L’outil d’analyse de sites Web Google Analytics est très controversé en ce qui concerne la protection des données. L’outil gratuit de Google fournit des informations sur l’origine des visiteurs, le temps passé sur les sites Web et les pages fréquemment visitées. Les données personnelles comme l’adresse IP, le type de navigateur, la date et l’heure d‘accès au site Web sont à la fois collectées sans l’accord préalable de l’utilisateur mais aussi stockées par Google. Cela permet au géant américain de créer un profil utilisateur complet qui peut être attribué à une personne spécifique. La législation sur la protection des données aux Etats-Unis est moins stricte qu’en Europe. Le recours aux outils de mesures d’audience peut donc être problématique.

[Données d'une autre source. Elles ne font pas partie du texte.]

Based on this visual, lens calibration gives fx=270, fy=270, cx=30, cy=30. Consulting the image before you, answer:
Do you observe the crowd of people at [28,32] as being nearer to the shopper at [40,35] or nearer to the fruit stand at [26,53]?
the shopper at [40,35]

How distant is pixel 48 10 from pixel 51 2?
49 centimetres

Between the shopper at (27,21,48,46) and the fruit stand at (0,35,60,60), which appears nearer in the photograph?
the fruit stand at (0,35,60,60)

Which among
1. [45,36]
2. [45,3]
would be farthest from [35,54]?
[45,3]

La Cnil propose donc deux solutions pour pouvoir rester en conformité :

  • Utiliser un outil dispensé de consentement. Pour cela les outils doivent respecter plusieurs conditions notamment concernant les cookies. Un cookie ne doit pas permettre de suivre la navigation de l’internaute sur d’autre sites et doit servir uniquement à la production de statistiques anonymes et ils doivent comme les adresses IP ne pas être conservés au-delà de 13 mois. Pour retrouver l’ensemble des conditions vous pouvez consulter sur ce sujet la page Web de la Cnil.
  • Recueillir le consentement de l’internaute lors de l’utilisation d’outil non conforme. De plus si vous utilisez Google Analytics ou Universal Analytics, il est nécessaire de mettre à jour votre page Web en y insérant un script pour bloquer les cookies tant que le consentement utilisateur n’a pas été obtenu.

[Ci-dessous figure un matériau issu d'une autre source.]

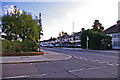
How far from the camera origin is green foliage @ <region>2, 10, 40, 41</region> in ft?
64.2

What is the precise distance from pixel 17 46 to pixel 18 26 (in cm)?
432

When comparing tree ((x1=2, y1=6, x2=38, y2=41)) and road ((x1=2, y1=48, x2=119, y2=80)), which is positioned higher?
tree ((x1=2, y1=6, x2=38, y2=41))

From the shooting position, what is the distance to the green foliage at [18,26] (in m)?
19.6

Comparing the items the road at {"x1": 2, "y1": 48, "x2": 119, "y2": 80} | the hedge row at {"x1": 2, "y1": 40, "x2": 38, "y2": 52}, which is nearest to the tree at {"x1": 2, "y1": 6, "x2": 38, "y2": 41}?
the hedge row at {"x1": 2, "y1": 40, "x2": 38, "y2": 52}

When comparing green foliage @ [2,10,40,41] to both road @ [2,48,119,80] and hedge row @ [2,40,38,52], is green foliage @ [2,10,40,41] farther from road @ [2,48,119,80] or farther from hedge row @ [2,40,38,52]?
road @ [2,48,119,80]

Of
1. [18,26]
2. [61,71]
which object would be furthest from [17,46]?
[61,71]

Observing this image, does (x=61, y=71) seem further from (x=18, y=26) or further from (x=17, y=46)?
(x=18, y=26)

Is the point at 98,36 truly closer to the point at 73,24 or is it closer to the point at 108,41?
the point at 108,41

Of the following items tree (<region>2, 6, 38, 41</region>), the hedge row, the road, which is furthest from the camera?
tree (<region>2, 6, 38, 41</region>)

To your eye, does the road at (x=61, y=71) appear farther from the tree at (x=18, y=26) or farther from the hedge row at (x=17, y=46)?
the tree at (x=18, y=26)

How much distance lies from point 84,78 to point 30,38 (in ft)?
54.6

Enfin sachez qu’il existe aussi des outils qui peuvent bénéficier de l’exemption et qui peuvent être utilisés en tout conformité comme Piwik ou Chartbeat ou encore AT Internet pour vos analyses Web. 

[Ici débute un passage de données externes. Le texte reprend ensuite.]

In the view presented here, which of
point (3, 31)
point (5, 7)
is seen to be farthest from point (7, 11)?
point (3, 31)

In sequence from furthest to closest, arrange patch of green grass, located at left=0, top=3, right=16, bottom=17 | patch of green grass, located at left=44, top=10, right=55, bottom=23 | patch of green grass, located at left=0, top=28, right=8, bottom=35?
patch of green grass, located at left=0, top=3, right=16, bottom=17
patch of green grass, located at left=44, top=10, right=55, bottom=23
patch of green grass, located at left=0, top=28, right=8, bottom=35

Sanctions pour non-respect de la réglementation sur la protection des données

Ici encore c’est la loi « Informatique et libertés » qui encadre les sanctions. Ces dernières ne peuvent excéder 150.000 euros pour un premier manquement. Pour une récidive le montant pouvait monter jusqu’à 300 000 euros ou bien 5 pourcent du chiffre d’affaires hors taxes. Cependant la récente loi sur le numérique d’octobre 2016 a renforcé le pouvoir de sanction de la Cnil et a augmenté le plafond des sanctions qui peuvent désormais atteindre 3 millions d’euros.

Enfin pour conclure notre article, il est important de préciser qu’un nouveau texte de référence européen en matière de protection des données personnelles a été adopté par le Parlement européen en avril 2016. Il s’agit du règlement 2016/679 ou RGPD (règlement général sur la protection des données). Ses dispositions seront normalement applicables en France qu’à compter de mai 2018. Ce texte prévoit la mise en place de sanctions très dissuasives (jusqu’à 20 millions d’euros). S’ajoute aussi aux sanctions administratives, des sanctions pénales avec des peines qui peuvent aller jusqu’à 5 ans d’emprisonnement.

Il est donc essentiel d’anticiper cette entrée en vigueur et de se conformer aux directives de la Cnil et de mettre en place les mesures préconisées par le RGPD.